**Prompt 1:** According to the Montana coronavirus Q&A, what share of people who contract the virus could end up in a more serious condition, based on data from abroad?
**Prompt 2:** Transcribe word for word the part of the Montana coronavirus Q&A starting at "Your Montana Coronavirus" and ending at "to distance/isolate/quarantine ourselves?".

**Extract provided:**
Your Montana Coronavirus Questions Answered
Find answers to some of the questions you've asked us about coronavirus in Montana. Have more questions? Ask them here and we'll do our best to answer them. This post will be updated.
You can always find the latest Montana coronavirus and COVID-19 news here.
Q: Is all this hype really justified? Do we really need to distance/isolate/quarantine ourselves?
The short answer is, yes.
Public health experts say social distancing right now is the best way to slow the spread of the coronavirus so that the number of people who require medical attention doesn't overwhelm hospitals. If evidence holds from experiences in countries further along in the outbreak, most people who contract this virus will have mild cases. Still, the data from abroad indicate that 10% to 20% could end up in a more serious condition. That means if tens of millions of Americans come down with COVID-19, potentially hundreds of thousands may need hospital care. Distancing can help protect high-risk groups and lower that number.
Q: Isn't it just like the flu? We don't freak out about that every year.
Not really. Influenza is indeed deadly, but public health professionals are clear that COVID-19 presents a different, more pressing set of challenges that require a different response.
Q: But I'm young & healthy. Why should I care?
Public health is all about the public. Individual risk may be low. And, thus, the inconvenience of some of these measures may seem high. But taking steps like these will benefit the population as a whole, Joshua Sharfstein, vice dean for public health practice and community engagement at Johns Hopkins University's Bloomberg School of Public Health in Baltimore told NPR.
"An individual who doesn't get very sick might still pass the infection along to others, including parents, neighbors, people on the bus," he notes.
Some of those people, in turn, may end up in the hospital. A surge of patients with the virus could fill beds also needed by a broad range of other people, such as cancer patients, newborns or car accident victims.
"This is a condition that may not pose a threat to the individual but a threat to the community," warns Sharfstein.
Q: What's the difference between social distancing, quarantine and isolation? Which should I be doing?
Social distancing is a broad category. It means not shaking hands, avoiding crowds, standing several feet from other people and, most important, staying home if you feel sick.
Businesses are doing it when they ask employees to work from home or stagger work hours. Governments are doing it when they close schools or limit businesses to takeout and delivery. We're seeing it in the sports world, with the cancellation of sporting events. Museums, theaters and concert halls where large groups of people gather are closing their doors.
Montana is currently under a state of emergency and officials are asking people to stay home unless you have to go out. If you do go out, keep your distance and wash & disinfect thoughly before, after and during.

**Excerpted records:**
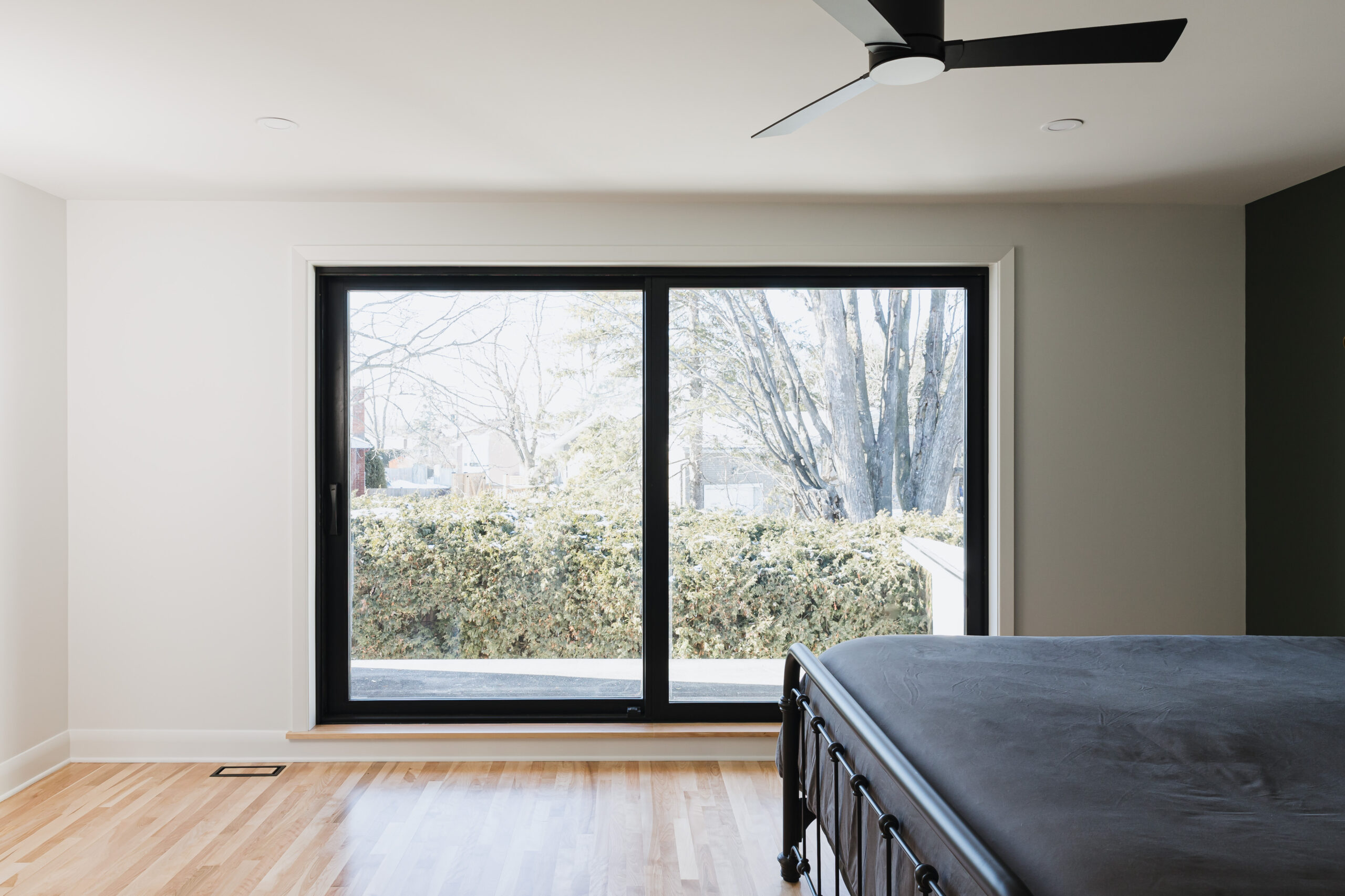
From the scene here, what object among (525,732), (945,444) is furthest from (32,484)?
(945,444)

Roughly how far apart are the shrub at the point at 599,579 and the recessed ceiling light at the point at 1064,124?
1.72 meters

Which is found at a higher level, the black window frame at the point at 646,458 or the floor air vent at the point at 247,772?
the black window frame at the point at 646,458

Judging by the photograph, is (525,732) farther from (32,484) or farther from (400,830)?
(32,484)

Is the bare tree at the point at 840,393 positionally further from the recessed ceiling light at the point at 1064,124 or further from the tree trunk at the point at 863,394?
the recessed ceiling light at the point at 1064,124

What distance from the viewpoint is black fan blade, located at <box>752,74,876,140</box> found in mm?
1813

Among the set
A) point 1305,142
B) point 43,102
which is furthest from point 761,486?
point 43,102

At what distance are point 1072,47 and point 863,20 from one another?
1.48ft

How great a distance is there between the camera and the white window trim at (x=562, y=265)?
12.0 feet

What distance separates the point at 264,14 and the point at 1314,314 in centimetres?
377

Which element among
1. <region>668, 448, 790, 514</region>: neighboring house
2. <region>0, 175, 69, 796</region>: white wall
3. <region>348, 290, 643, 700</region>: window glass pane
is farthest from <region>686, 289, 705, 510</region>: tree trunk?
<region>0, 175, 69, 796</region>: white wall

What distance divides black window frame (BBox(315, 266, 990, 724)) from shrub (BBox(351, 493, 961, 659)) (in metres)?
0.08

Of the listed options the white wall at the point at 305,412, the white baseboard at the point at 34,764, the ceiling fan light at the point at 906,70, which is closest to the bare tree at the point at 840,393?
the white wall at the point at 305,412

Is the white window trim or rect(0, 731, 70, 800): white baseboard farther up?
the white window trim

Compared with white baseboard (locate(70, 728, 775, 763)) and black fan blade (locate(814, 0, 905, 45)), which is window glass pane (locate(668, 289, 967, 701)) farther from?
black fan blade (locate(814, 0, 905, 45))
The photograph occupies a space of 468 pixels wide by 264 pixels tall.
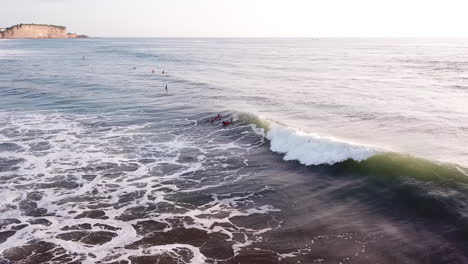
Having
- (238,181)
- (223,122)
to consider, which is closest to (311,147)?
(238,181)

**Expected output 1:** 10% to 20%

**Expected output 2:**
Your Montana Coronavirus Questions Answered
Find answers to some of the questions you've asked us about coronavirus in Montana. Have more questions? Ask them here and we'll do our best to answer them. This post will be updated.
You can always find the latest Montana coronavirus and COVID-19 news here.
Q: Is all this hype really justified? Do we really need to distance/isolate/quarantine ourselves?